Van Rompuy ne peut prendre la parole au nom de l’UE que si le Conseil européen lui confère un mandat. Autrement dit : Van Rompuy doit amener les 27 chefs d’Etat et de gouvernement à un consensus sur un nombre maximum de dossiers. Cela prend du temps, et il ne faut pas oublier que cela ne fait que cent jours qu’il occupe son poste. Le traité de Lisbonne n’est rentré en vigueur que le 1er décembre et les nouvelles institutions ne sont pas encore tout à fait rodées. De plus, le traité n’est pas un exemple de clarté. Même au sein de l’UE on tâtonne encore, parce que les compétences et les rôles des nouveaux postes ne sont pas clairement définis. Les interprétations du traité portent parfois à confusion. Surtout au niveau du nucléaire, les rôles sont flous sur le plan juridique. Les uns estiment que Van Rompuy a bel et bien un mandat et réfèrent au traité Euratom et à la politique européenne en matière de sûreté des matières nucléaires. Les autres estiment que l’on n’a toujours pas défini un point de vue commun.

Washington se perd face à la nouvelle construction institutionnelle de l'UE

"Par conséquent, il n’est pas étonnant que les Américains regardent de quel côté vient le vent", estime Hendrik Vos le professeur à l’Université de Gand. Selon des diplomates européens en poste à Washington, le gouvernement américain n’a pas encore trouvé son chemin dans la nouvelle construction institutionnelle de l’UE. João Vale de Almeida, le tout nouvel ambassadeur de l’UE à Washington, sait donc ce qu’il lui reste à faire.

Van Rompuy "n’a pas le mandat juridique. Mais en tant que président du Conseil européen, le traité stipule qu’il représente l’UE à l’étranger", estime Vos, "Il a suffisamment de poids pour parler au nom de l’Union, même sans mandat". Si à la fin de son mandat, Van Rompuy doit toujours se contenter d’une poignée de main du président américain et d’une brève intervention publique au lieu d’un entretien, il aura échoué.
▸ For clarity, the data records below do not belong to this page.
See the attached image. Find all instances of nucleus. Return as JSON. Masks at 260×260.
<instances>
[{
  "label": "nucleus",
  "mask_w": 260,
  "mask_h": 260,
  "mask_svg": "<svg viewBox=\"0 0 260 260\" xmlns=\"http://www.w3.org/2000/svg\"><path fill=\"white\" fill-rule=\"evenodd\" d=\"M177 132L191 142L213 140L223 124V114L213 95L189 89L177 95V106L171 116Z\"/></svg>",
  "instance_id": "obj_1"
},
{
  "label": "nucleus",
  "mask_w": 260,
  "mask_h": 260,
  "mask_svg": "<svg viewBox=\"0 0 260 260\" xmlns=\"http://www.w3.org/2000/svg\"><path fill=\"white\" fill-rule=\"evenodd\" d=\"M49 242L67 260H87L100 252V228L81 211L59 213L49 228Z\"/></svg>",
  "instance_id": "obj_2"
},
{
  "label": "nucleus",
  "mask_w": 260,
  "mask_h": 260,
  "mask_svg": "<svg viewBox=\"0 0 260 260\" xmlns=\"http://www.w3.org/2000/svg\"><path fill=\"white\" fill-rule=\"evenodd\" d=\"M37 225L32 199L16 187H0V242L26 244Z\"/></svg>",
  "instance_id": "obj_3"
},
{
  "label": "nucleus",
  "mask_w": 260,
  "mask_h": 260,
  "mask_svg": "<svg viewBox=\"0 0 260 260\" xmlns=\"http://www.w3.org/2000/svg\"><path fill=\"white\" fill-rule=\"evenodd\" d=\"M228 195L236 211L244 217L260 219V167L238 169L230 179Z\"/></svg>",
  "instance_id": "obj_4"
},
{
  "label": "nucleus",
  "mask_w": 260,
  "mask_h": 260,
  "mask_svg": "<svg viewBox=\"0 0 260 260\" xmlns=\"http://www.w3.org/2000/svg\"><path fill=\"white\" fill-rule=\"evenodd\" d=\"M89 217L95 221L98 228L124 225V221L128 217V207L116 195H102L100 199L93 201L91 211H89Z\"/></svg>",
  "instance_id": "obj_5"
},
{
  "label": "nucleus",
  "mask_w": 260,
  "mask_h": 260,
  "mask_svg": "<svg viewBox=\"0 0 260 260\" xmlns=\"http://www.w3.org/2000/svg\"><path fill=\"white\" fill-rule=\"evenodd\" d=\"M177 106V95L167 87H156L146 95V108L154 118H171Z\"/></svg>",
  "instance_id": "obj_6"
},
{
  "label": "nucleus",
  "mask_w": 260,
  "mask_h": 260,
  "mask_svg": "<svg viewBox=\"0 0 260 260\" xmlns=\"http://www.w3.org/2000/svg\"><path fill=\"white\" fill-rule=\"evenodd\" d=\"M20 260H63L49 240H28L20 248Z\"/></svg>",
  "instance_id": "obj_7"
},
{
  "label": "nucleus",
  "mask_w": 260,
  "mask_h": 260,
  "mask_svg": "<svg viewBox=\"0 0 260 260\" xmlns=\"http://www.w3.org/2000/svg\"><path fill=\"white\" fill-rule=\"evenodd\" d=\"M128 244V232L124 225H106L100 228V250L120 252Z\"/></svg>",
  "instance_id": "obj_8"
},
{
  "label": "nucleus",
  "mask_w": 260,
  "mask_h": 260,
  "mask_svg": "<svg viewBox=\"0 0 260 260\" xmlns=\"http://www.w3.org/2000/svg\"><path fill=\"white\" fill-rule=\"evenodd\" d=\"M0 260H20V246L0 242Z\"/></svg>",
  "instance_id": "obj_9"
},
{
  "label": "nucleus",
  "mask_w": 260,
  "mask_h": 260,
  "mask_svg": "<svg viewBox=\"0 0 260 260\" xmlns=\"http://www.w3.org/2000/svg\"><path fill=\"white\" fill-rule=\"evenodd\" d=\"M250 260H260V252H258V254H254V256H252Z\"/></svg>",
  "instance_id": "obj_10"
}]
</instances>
Et de plus, l’Europe aura des soucis à se faire par rapport à l’importance qu’attachent les Américains à de bonnes relations.

Sommet de Washington

La menace nucléaire plus forte que jamais, déclare Obama

A l’occasion du premier sommet mondial sur la sécurité nucléaire - la plus grande réunion de chefs d'Etat organisée depuis 60 ans aux Etats-Unis - qui s'est tenu à Washington les 12 et 13 avril dernier, 47 nations ont signé un accord pour empêcher que les matériaux fissiles ne tombent entre des mains terroristes, titre The Independent. Les chefs de gouvernement se sont engagés "à mettre sous clés, d’ici 4 ans, les matières nucléaires qui, depuis la fin de la Guerre froide, circulent dangereusement dans une quarantaine de pays". "La quantité de matériel théoriquement disponible et accessible aux terroristes permettrait de créer entre 100 000 et 200 000 bombes atomiques" rapporte le quotidien londonien. Pour le président Barack Obama, "si les risques d’une confrontation nucléaire entre les nations ont chuté, ceux d’une attaque terroriste nucléaire ont augmenté". Les conseillers en charge de la sécurité à Washington estiment en effet que l’acquisition de matériel nucléaire est la priorité numéro un d’al-Qaida. Depuis 1993, une quinzaine de tentatives clandestines d’acquisition et de vente de matériaux fissiles ont été enregistrées. Dernière en date : celle déjouée par la Géorgie en mars dernier. Les chefs d’Etats réunis à Washington apprenaient en effet, le 12 avril, que les autorités géorgiennes avaient récemment réussi à empêcher la vente d’uranium sur le marché noir.